**TEXT PASSAGE**
## Begin

More people (not just geeks) should try it. Live CD's are a good basic test. Except for the fact that it was free (and I mean as beer in this case) I didn't like any Linux version I ever tried. I love the idea of a generic OS-wide package manager though.


enigmahack said:


> (Sad to say, but between Exchange 07, the new Active Directory 08, and some of the newer virtual software that they're implementing, from a server standpoint M$ is getting MUCH better.)


Why is that sad to say? I would love for all OS's to greatly improve. There is still so much wrong with every OS out there today that they all need decennia to improve untill people will complain about the weather more than they complain about computers like in the good old days 

Also, I don't want to start a PC-support thread (or turn this into one), but if I see some more untrue statements from now on I will try to correct them


----------



## d4m4s74 (Jan 14, 2009)

I have some diskspace left, should I install windows 7 beta or wait till the release and replace vista?


----------



## AvGalen (Jan 14, 2009)

## End

**DATA SHOWN**

## Begin

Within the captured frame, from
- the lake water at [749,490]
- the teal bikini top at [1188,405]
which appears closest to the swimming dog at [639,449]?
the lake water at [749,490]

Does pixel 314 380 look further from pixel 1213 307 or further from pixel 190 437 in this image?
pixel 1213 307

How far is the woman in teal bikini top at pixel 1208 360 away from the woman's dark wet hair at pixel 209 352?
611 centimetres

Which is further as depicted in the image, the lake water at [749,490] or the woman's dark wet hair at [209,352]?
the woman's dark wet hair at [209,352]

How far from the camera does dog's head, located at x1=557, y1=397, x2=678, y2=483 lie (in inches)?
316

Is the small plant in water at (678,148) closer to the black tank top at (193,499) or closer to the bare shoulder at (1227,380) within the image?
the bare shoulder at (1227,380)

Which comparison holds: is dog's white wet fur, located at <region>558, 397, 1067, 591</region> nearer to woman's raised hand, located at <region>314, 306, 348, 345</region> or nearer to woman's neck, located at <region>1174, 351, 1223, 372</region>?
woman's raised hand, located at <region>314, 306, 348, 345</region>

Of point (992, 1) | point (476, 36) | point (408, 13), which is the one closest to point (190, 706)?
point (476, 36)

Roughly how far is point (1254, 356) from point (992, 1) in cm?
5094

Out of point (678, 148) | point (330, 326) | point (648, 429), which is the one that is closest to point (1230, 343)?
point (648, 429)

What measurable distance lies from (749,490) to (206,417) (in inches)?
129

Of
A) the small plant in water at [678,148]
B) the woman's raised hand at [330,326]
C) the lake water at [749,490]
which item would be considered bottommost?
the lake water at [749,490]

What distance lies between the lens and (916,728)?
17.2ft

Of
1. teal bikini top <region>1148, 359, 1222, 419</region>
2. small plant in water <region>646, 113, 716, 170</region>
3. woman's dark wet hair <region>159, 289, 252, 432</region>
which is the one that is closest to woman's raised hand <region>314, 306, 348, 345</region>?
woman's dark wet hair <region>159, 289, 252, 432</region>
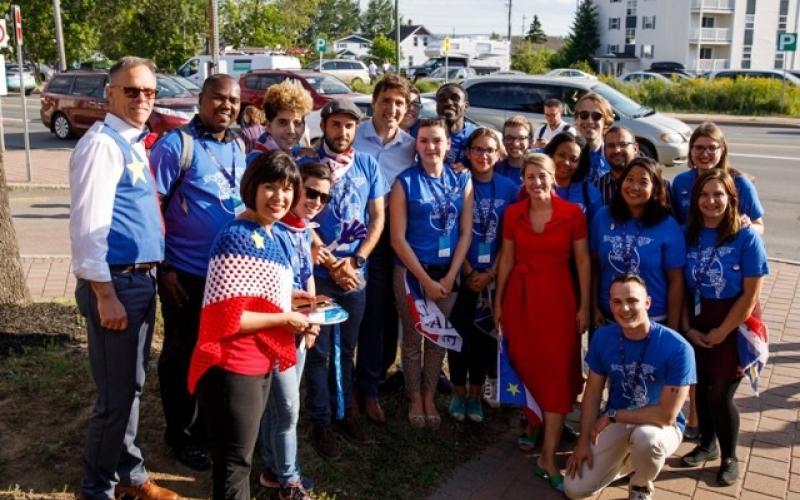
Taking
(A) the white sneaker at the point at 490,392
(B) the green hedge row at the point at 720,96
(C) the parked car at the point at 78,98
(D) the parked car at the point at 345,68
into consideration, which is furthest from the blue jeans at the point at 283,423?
(D) the parked car at the point at 345,68

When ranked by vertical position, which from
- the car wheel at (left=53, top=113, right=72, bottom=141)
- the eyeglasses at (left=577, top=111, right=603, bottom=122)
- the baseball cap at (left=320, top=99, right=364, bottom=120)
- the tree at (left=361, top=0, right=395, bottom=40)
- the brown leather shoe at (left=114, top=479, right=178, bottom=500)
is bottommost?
the brown leather shoe at (left=114, top=479, right=178, bottom=500)

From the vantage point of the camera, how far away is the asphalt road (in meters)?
9.53

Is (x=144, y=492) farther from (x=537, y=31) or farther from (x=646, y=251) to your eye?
(x=537, y=31)

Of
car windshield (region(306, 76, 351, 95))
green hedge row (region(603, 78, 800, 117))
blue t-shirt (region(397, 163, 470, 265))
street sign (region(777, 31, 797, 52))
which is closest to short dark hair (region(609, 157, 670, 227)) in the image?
blue t-shirt (region(397, 163, 470, 265))

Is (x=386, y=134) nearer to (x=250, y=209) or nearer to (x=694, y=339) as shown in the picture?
(x=250, y=209)

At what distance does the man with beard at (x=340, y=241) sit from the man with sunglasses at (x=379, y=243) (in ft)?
0.82

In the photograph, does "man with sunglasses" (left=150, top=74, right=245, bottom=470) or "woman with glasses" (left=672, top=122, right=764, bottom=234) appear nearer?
"man with sunglasses" (left=150, top=74, right=245, bottom=470)

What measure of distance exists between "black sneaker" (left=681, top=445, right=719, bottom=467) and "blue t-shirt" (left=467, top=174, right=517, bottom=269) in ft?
5.24

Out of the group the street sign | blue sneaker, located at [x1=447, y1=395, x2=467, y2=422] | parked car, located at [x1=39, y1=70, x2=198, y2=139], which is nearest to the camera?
blue sneaker, located at [x1=447, y1=395, x2=467, y2=422]

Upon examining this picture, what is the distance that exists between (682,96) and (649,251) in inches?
1207

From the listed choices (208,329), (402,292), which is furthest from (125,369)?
(402,292)

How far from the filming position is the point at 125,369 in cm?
335

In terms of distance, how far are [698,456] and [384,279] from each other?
82.7 inches

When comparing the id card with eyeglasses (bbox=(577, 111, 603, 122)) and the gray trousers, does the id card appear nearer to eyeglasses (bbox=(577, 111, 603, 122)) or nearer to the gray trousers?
eyeglasses (bbox=(577, 111, 603, 122))
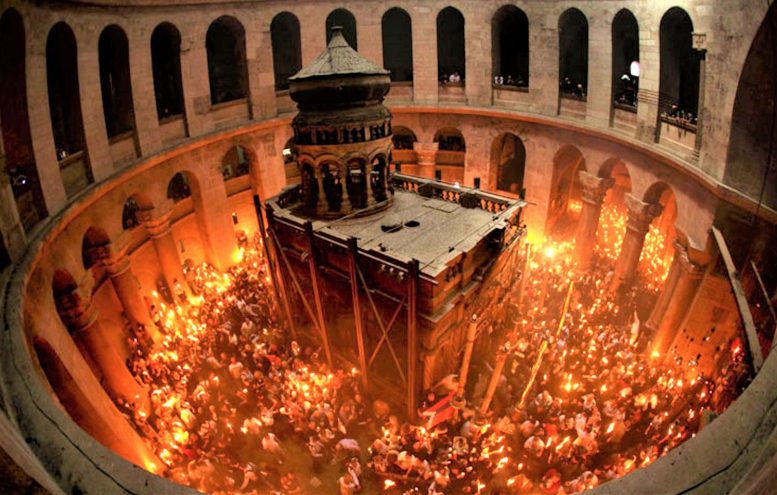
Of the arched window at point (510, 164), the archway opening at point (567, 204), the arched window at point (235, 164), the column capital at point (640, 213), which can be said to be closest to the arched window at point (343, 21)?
the arched window at point (235, 164)

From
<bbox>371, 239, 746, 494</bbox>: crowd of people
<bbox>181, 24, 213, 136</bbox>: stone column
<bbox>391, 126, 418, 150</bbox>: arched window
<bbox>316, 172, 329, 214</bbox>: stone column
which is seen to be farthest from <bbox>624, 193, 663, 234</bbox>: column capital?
<bbox>181, 24, 213, 136</bbox>: stone column

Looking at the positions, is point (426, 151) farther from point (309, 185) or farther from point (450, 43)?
point (309, 185)

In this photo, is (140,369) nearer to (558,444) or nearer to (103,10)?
(103,10)

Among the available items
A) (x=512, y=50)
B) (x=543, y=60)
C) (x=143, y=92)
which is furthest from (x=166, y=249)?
(x=512, y=50)

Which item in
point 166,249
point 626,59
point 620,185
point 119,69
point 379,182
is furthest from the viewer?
point 620,185

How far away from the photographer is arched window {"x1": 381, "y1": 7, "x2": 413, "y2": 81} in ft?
84.7

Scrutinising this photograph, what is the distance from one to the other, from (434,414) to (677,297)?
365 inches

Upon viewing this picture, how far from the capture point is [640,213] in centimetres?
1692

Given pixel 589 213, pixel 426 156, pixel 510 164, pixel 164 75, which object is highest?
pixel 164 75

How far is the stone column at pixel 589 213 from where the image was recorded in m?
19.2

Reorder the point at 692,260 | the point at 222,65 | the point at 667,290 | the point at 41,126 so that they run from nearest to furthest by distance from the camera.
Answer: the point at 41,126
the point at 692,260
the point at 667,290
the point at 222,65

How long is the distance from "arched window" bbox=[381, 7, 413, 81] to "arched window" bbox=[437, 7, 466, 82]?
1.83 metres

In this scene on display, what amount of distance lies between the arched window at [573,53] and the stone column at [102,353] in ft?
67.7

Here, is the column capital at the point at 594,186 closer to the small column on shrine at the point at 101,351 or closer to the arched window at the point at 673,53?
the arched window at the point at 673,53
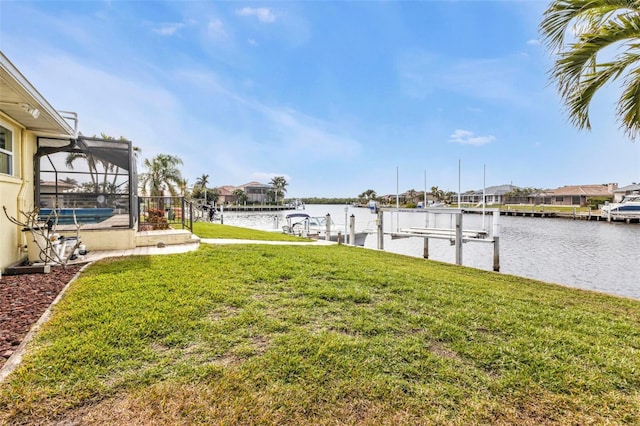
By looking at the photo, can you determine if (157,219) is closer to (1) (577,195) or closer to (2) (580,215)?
(2) (580,215)

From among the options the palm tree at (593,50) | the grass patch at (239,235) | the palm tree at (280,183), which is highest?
the palm tree at (280,183)

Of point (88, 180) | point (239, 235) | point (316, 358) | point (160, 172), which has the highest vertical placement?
point (160, 172)

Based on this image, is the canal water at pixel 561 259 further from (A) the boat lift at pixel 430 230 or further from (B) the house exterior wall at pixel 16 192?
(B) the house exterior wall at pixel 16 192

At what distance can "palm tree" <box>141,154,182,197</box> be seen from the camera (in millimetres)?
29516

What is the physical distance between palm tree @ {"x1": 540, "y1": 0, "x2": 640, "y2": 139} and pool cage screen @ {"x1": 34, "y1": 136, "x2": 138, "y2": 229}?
8359mm

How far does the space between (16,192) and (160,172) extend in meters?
26.3

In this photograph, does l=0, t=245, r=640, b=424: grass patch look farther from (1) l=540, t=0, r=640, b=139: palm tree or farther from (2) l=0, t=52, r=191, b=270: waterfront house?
(1) l=540, t=0, r=640, b=139: palm tree

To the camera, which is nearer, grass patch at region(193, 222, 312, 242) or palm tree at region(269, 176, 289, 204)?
grass patch at region(193, 222, 312, 242)

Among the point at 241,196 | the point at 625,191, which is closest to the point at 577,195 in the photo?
the point at 625,191

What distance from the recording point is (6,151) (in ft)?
17.0

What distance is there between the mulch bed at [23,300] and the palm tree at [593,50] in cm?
692

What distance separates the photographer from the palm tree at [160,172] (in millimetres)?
29516

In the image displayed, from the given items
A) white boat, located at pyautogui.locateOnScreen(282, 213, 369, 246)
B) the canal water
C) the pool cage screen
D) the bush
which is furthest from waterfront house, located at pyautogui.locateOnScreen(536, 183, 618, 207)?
the pool cage screen

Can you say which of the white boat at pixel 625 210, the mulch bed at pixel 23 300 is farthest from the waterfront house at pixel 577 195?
the mulch bed at pixel 23 300
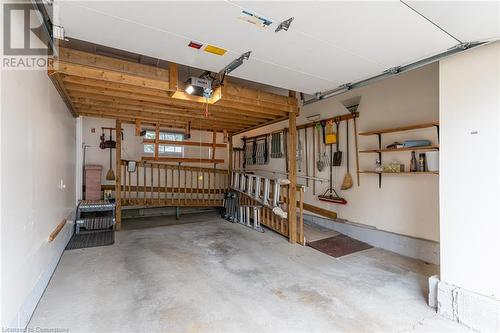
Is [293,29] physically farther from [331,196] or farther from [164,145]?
[164,145]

## End

**INSTRUCTION**
Extend the forum thread about Windows, Linux and the Windows 7 beta from the point where it stops.

**RESULT**
d4m4s74 said:


> I have some diskspace left, should I install windows 7 beta or wait till the release and replace vista?



If you have to ask such a question, the answer is "wait till the release". (I would wait at least a couple of weeks longer)

Seriously, Beta's are only meant for testing purposes and they might screw up your entire system (not just the Windows 7 partition). If you have to ask if it is a good idea to run a beta .... you shouldn't run a beta.


----------



## Escher (Jan 14, 2009)

AvGalen said:


> d4m4s74 said:
> 
> 
> > I have some diskspace left, should I install windows 7 beta or wait till the release and replace vista?
> ...



i agree.

and also, the windows 7 beta runs out in august - you'd have to re-license it. and that would mean waiting until the release... (i think)

put it on a HDD that you have no other use for, if you want to see what its like. otherwise, forget it.


----------



## AvGalen (Jan 14, 2009)

Escher said:


> AvGalen said:
> 
> 
> > d4m4s74 said:
> ...



Or much rather use a virtual machine! That is my preferred way for testing OS's and other software. It will take some effort to get Aero working though


----------



## JTW2007 (Jan 15, 2009)

I'm not saying that every version of Vista is the same as the one I installed, but if some are fine and others are bad, then it's problem is its inconsistency. I think Vista can be great if you know what to do with it (3rd party downloads and the like) but out of the box, I think it isn't as good as leopard out of the box.


----------



## AvGalen (Jan 15, 2009)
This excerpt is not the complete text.